= THE REQUEST =
Can you print every row below word for word, with the pictures left out?

### INFORMATION PROVIDED ###

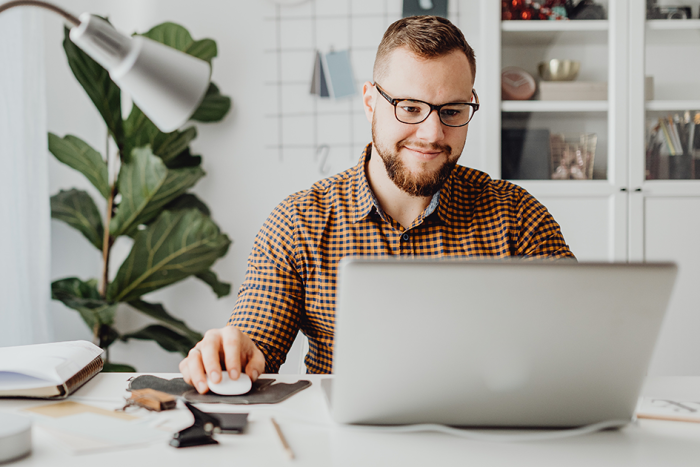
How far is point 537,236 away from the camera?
1.25 m

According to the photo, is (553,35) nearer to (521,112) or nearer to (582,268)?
(521,112)

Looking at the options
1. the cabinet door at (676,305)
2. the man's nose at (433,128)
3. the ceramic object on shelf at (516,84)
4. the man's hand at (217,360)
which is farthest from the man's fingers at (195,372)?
the cabinet door at (676,305)

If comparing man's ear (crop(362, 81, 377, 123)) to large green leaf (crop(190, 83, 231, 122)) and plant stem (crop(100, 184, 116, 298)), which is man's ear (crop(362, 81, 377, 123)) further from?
plant stem (crop(100, 184, 116, 298))

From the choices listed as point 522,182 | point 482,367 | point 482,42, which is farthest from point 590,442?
point 482,42

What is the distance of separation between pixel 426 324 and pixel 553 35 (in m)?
1.98

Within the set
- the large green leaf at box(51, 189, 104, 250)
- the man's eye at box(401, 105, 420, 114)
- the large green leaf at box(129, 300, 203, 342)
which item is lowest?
the large green leaf at box(129, 300, 203, 342)

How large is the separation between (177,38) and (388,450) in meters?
1.82

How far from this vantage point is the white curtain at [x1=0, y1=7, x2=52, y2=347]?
5.97 ft

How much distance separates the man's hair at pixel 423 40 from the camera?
118cm

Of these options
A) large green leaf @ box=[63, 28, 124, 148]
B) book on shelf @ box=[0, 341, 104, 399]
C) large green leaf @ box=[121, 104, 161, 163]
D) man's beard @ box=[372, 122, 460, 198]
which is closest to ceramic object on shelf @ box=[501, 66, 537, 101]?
man's beard @ box=[372, 122, 460, 198]

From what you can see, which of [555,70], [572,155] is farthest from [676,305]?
[555,70]

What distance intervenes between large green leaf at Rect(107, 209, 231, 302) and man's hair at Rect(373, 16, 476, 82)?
0.91 metres

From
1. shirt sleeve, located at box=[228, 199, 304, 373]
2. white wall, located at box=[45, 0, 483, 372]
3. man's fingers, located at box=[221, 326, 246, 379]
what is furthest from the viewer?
white wall, located at box=[45, 0, 483, 372]

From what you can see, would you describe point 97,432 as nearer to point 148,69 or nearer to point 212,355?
point 212,355
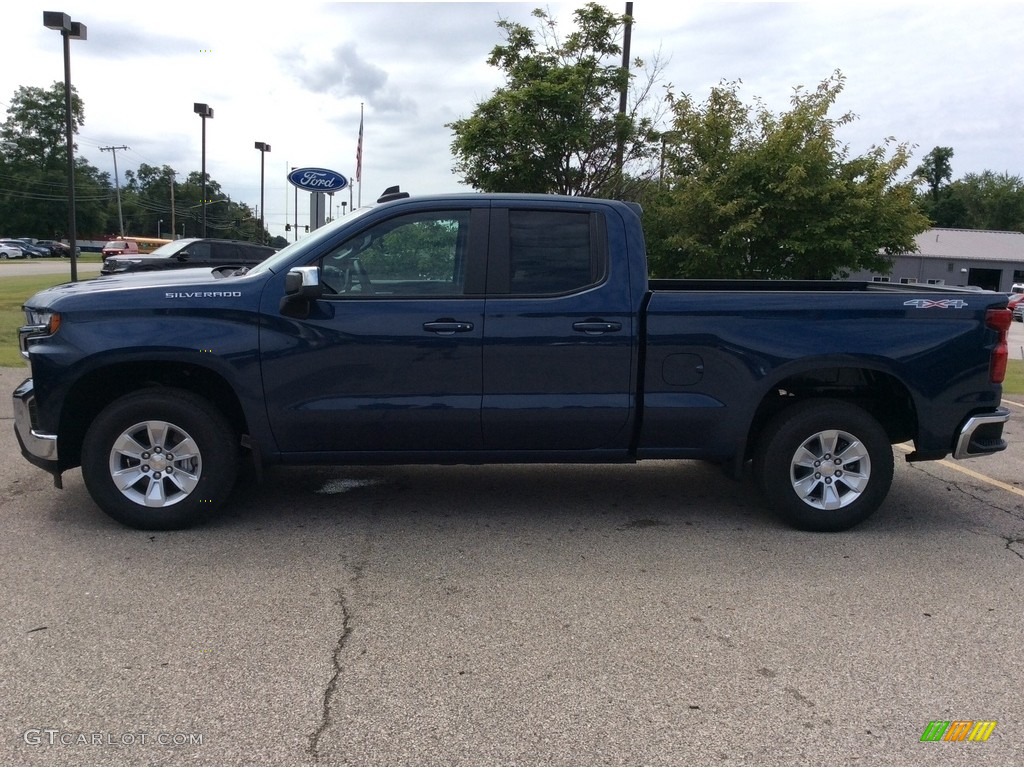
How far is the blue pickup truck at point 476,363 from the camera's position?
4906mm

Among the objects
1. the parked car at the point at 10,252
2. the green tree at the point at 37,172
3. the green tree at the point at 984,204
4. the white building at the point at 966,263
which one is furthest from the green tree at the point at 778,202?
the green tree at the point at 37,172

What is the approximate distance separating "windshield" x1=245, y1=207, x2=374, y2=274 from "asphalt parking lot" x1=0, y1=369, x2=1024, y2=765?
5.15ft

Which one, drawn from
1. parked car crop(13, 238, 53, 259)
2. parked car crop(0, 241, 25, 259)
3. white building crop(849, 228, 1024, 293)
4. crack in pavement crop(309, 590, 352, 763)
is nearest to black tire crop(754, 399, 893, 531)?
crack in pavement crop(309, 590, 352, 763)

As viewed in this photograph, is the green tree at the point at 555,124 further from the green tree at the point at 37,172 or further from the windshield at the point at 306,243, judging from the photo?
the green tree at the point at 37,172

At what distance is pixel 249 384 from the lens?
492 cm

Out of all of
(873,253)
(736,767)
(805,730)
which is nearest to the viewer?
(736,767)

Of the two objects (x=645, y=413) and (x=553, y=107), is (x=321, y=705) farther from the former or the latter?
(x=553, y=107)

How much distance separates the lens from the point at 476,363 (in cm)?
500

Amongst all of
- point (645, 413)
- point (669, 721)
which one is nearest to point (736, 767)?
point (669, 721)

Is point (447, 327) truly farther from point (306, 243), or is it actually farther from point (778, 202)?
point (778, 202)

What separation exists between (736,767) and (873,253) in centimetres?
1150

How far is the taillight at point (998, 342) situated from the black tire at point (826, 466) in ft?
2.51

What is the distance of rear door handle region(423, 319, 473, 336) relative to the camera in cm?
495

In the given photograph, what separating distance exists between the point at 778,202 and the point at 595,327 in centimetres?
862
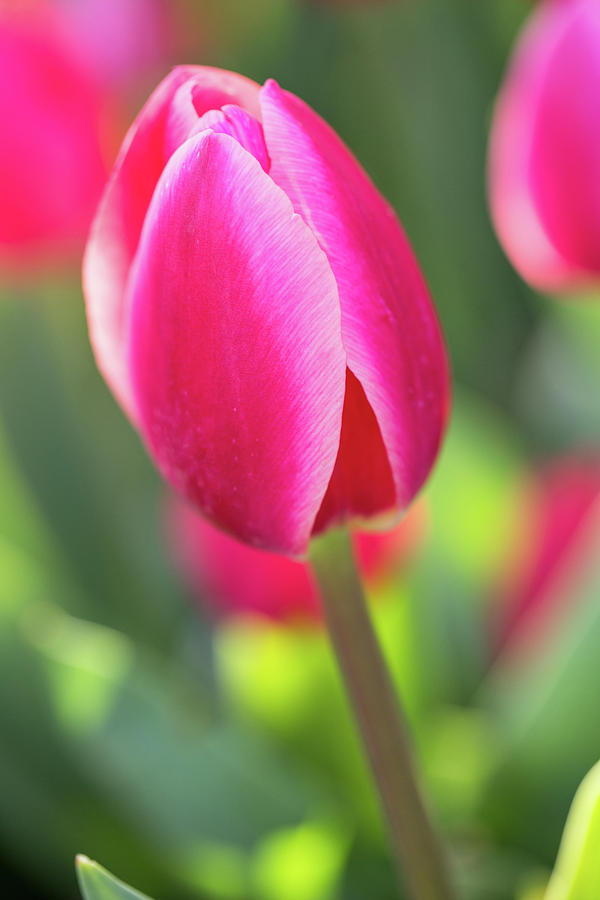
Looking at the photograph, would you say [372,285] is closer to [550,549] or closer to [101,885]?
[101,885]

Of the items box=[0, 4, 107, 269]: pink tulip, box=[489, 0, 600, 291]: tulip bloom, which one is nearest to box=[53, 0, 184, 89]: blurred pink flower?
box=[0, 4, 107, 269]: pink tulip

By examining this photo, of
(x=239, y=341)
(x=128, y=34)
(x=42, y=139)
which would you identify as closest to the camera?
(x=239, y=341)

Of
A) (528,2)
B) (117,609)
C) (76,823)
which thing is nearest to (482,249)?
(528,2)

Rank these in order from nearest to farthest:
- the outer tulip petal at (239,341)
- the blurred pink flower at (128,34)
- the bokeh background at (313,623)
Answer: the outer tulip petal at (239,341) → the bokeh background at (313,623) → the blurred pink flower at (128,34)

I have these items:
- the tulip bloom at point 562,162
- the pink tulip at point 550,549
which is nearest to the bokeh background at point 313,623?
A: the pink tulip at point 550,549

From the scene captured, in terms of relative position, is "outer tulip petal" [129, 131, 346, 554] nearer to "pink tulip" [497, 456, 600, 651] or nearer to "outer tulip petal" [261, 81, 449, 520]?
"outer tulip petal" [261, 81, 449, 520]

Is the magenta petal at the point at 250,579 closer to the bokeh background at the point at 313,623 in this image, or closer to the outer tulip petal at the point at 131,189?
the bokeh background at the point at 313,623

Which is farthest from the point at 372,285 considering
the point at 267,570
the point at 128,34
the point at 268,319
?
the point at 128,34
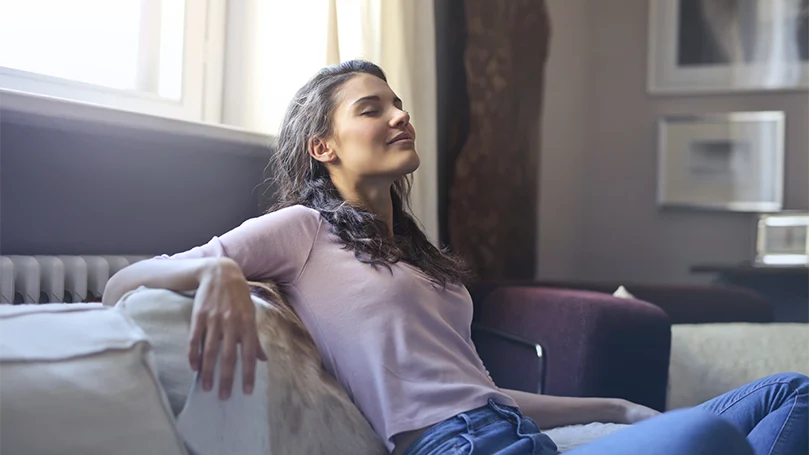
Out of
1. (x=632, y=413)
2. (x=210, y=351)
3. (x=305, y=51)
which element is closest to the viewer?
(x=210, y=351)

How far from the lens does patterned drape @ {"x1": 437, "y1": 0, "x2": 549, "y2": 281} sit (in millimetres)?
2811

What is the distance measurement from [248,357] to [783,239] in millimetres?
2919

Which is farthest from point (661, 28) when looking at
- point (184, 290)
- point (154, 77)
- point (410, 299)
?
point (184, 290)

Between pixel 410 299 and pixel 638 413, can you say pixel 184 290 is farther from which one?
pixel 638 413

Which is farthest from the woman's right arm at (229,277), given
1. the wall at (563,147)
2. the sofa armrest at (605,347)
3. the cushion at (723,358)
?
the wall at (563,147)

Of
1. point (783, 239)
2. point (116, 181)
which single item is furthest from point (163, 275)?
point (783, 239)

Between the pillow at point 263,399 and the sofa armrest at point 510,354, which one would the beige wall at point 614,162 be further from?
the pillow at point 263,399

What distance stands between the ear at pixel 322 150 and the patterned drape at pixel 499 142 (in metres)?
1.29

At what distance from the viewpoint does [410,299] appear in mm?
1265

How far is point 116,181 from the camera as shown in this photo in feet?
5.47

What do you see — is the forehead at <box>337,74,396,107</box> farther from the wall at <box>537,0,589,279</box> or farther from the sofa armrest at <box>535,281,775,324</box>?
the wall at <box>537,0,589,279</box>

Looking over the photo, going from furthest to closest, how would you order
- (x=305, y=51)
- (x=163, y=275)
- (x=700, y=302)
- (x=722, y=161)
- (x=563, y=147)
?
(x=563, y=147) → (x=722, y=161) → (x=700, y=302) → (x=305, y=51) → (x=163, y=275)

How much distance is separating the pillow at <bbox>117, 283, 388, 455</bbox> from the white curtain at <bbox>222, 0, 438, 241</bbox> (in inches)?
41.0

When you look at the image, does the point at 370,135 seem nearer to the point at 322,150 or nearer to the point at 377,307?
the point at 322,150
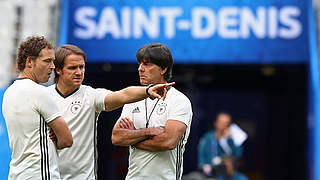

###

= TASK ANSWER =
How far is point 537,236 away from the camera?
1.25 m

According to the photo, is (553,35) nearer to (521,112) or nearer to (582,268)?
(521,112)

Looking at the options
1. the cabinet door at (676,305)
2. the man's nose at (433,128)
3. the ceramic object on shelf at (516,84)
4. the man's hand at (217,360)
which is farthest from the man's fingers at (195,372)?
the cabinet door at (676,305)

If comparing man's ear (crop(362, 81, 377, 123)) to large green leaf (crop(190, 83, 231, 122)) and plant stem (crop(100, 184, 116, 298)), which is man's ear (crop(362, 81, 377, 123)) further from?
plant stem (crop(100, 184, 116, 298))

From the choices listed as point 522,182 | point 482,367 | point 482,42, which is farthest from point 590,442?
point 482,42

What is the distance of separation between pixel 426 324 and pixel 553 35 (in m)?
1.98

Within the set
- the large green leaf at box(51, 189, 104, 250)
- the man's eye at box(401, 105, 420, 114)
- the large green leaf at box(129, 300, 203, 342)
which item is lowest?
the large green leaf at box(129, 300, 203, 342)

How large is the separation between (177,38) and (388,450) in meters?
1.82

How far from this vantage point is the white curtain at [x1=0, y1=7, x2=52, y2=347]?
5.97 ft

How much distance separates the man's hair at pixel 423 40 from the camera?
118cm

Of these options
A) large green leaf @ box=[63, 28, 124, 148]
B) book on shelf @ box=[0, 341, 104, 399]
C) large green leaf @ box=[121, 104, 161, 163]
D) man's beard @ box=[372, 122, 460, 198]
which is closest to ceramic object on shelf @ box=[501, 66, 537, 101]?
man's beard @ box=[372, 122, 460, 198]

From what you can see, which of [555,70], [572,155] is farthest from [676,305]?
[555,70]

What distance intervenes between large green leaf at Rect(107, 209, 231, 302) and man's hair at Rect(373, 16, 476, 82)?
0.91 metres

From
1. shirt sleeve, located at box=[228, 199, 304, 373]
2. white wall, located at box=[45, 0, 483, 372]
3. man's fingers, located at box=[221, 326, 246, 379]
what is furthest from the viewer?
white wall, located at box=[45, 0, 483, 372]

From what you can see, would you describe point 97,432 as nearer to point 148,69 or nearer to point 212,355?
point 212,355
How far is the blue pickup truck at point 476,363 from the camera's position?
4906mm

Among the objects
1. the parked car at the point at 10,252
2. the green tree at the point at 37,172
3. the green tree at the point at 984,204
4. the white building at the point at 966,263
which one is furthest from the green tree at the point at 778,202?
the green tree at the point at 37,172

What is the approximate distance separating "windshield" x1=245, y1=207, x2=374, y2=274 from "asphalt parking lot" x1=0, y1=369, x2=1024, y2=765?
5.15ft

Which one, drawn from
1. parked car crop(13, 238, 53, 259)
2. parked car crop(0, 241, 25, 259)
3. white building crop(849, 228, 1024, 293)
4. crack in pavement crop(309, 590, 352, 763)
is nearest to black tire crop(754, 399, 893, 531)?
crack in pavement crop(309, 590, 352, 763)

As viewed in this photograph, is the green tree at the point at 555,124 further from the green tree at the point at 37,172 or further from the windshield at the point at 306,243, judging from the photo?
the green tree at the point at 37,172

At what distance is pixel 249 384 from the lens?
492 cm

Out of all of
(873,253)
(736,767)
(805,730)
which is nearest to the viewer?
(736,767)

Of the two objects (x=645, y=413) and (x=553, y=107), is (x=321, y=705) farther from the former or the latter?
(x=553, y=107)

How much distance separates the lens from the point at 476,363 (in cm)?
500

Amongst all of
- point (645, 413)
- point (669, 721)
which one is nearest to point (736, 767)?
point (669, 721)

Is point (447, 327) truly farther from point (306, 243), or is it actually farther from point (778, 202)?
point (778, 202)

What separation exists between (736,767) and (873,253) in centimetres?
1150

How far is the taillight at point (998, 342) situated from the black tire at point (826, 466) in ft?
2.51

What is the distance of rear door handle region(423, 319, 473, 336) relative to the camera in cm?
495

In the given photograph, what separating distance exists between the point at 778,202 and the point at 595,327 in centimetres?
862
Looking at the photograph, would you say [372,285] is closer to [550,549] or closer to [101,885]?
[101,885]

Of the items box=[0, 4, 107, 269]: pink tulip, box=[489, 0, 600, 291]: tulip bloom, which one is nearest to box=[53, 0, 184, 89]: blurred pink flower?
box=[0, 4, 107, 269]: pink tulip

By examining this photo, of
(x=239, y=341)
(x=128, y=34)
(x=42, y=139)
which would you identify as closest to the camera?
(x=239, y=341)

Of
A) (528,2)
B) (117,609)
C) (76,823)
which thing is nearest to (482,249)?
(528,2)

Rank these in order from nearest to farthest:
- the outer tulip petal at (239,341)
- the blurred pink flower at (128,34)
- the bokeh background at (313,623)
Answer: the outer tulip petal at (239,341) → the bokeh background at (313,623) → the blurred pink flower at (128,34)

I have these items:
- the tulip bloom at point 562,162
- the pink tulip at point 550,549
which is nearest to the bokeh background at point 313,623?
A: the pink tulip at point 550,549

From the scene captured, in terms of relative position, is "outer tulip petal" [129, 131, 346, 554] nearer to "pink tulip" [497, 456, 600, 651] or nearer to "outer tulip petal" [261, 81, 449, 520]?
"outer tulip petal" [261, 81, 449, 520]

Is the magenta petal at the point at 250,579 closer to the bokeh background at the point at 313,623 in this image, or closer to the outer tulip petal at the point at 131,189?
the bokeh background at the point at 313,623

Which is farthest from the point at 372,285 considering
the point at 267,570
the point at 128,34
the point at 268,319
?
the point at 128,34
Out of
1. (x=632, y=413)
2. (x=210, y=351)
3. (x=305, y=51)
which element is closest to the viewer?
(x=210, y=351)

How far from the lens does patterned drape @ {"x1": 437, "y1": 0, "x2": 549, "y2": 281} sit (in millimetres)?
2811

What is the distance measurement from [248,357] to [783,239] in millimetres?
2919

Which is farthest from point (661, 28) when looking at
- point (184, 290)
- point (154, 77)
- point (410, 299)
?
point (184, 290)

Between pixel 410 299 and pixel 638 413, can you say pixel 184 290 is farther from which one?
pixel 638 413

Which is farthest from the woman's right arm at (229,277), given
1. the wall at (563,147)
2. the sofa armrest at (605,347)
3. the cushion at (723,358)
?
the wall at (563,147)

Of
1. point (783, 239)
2. point (116, 181)
which single item is furthest from point (163, 275)?
point (783, 239)

Between the pillow at point 263,399 and the sofa armrest at point 510,354, which one would the beige wall at point 614,162 be further from?
the pillow at point 263,399

What distance stands between the ear at pixel 322 150 and the patterned drape at pixel 499 142 (in metres)?
1.29

At what distance from the viewpoint does [410,299] appear in mm?
1265

How far is point 116,181 from the camera as shown in this photo in feet?
5.47

What do you see — is the forehead at <box>337,74,396,107</box> farther from the wall at <box>537,0,589,279</box> or farther from the sofa armrest at <box>535,281,775,324</box>?
the wall at <box>537,0,589,279</box>

Looking over the photo, going from furthest to closest, how would you order
- (x=305, y=51)
- (x=163, y=275)
- (x=700, y=302)
- (x=722, y=161)
- (x=563, y=147)
?
(x=563, y=147) → (x=722, y=161) → (x=700, y=302) → (x=305, y=51) → (x=163, y=275)

How much distance is separating the pillow at <bbox>117, 283, 388, 455</bbox> from the white curtain at <bbox>222, 0, 438, 241</bbox> (in inches)?
41.0

When you look at the image, does the point at 370,135 seem nearer to the point at 322,150 or nearer to the point at 377,307?
the point at 322,150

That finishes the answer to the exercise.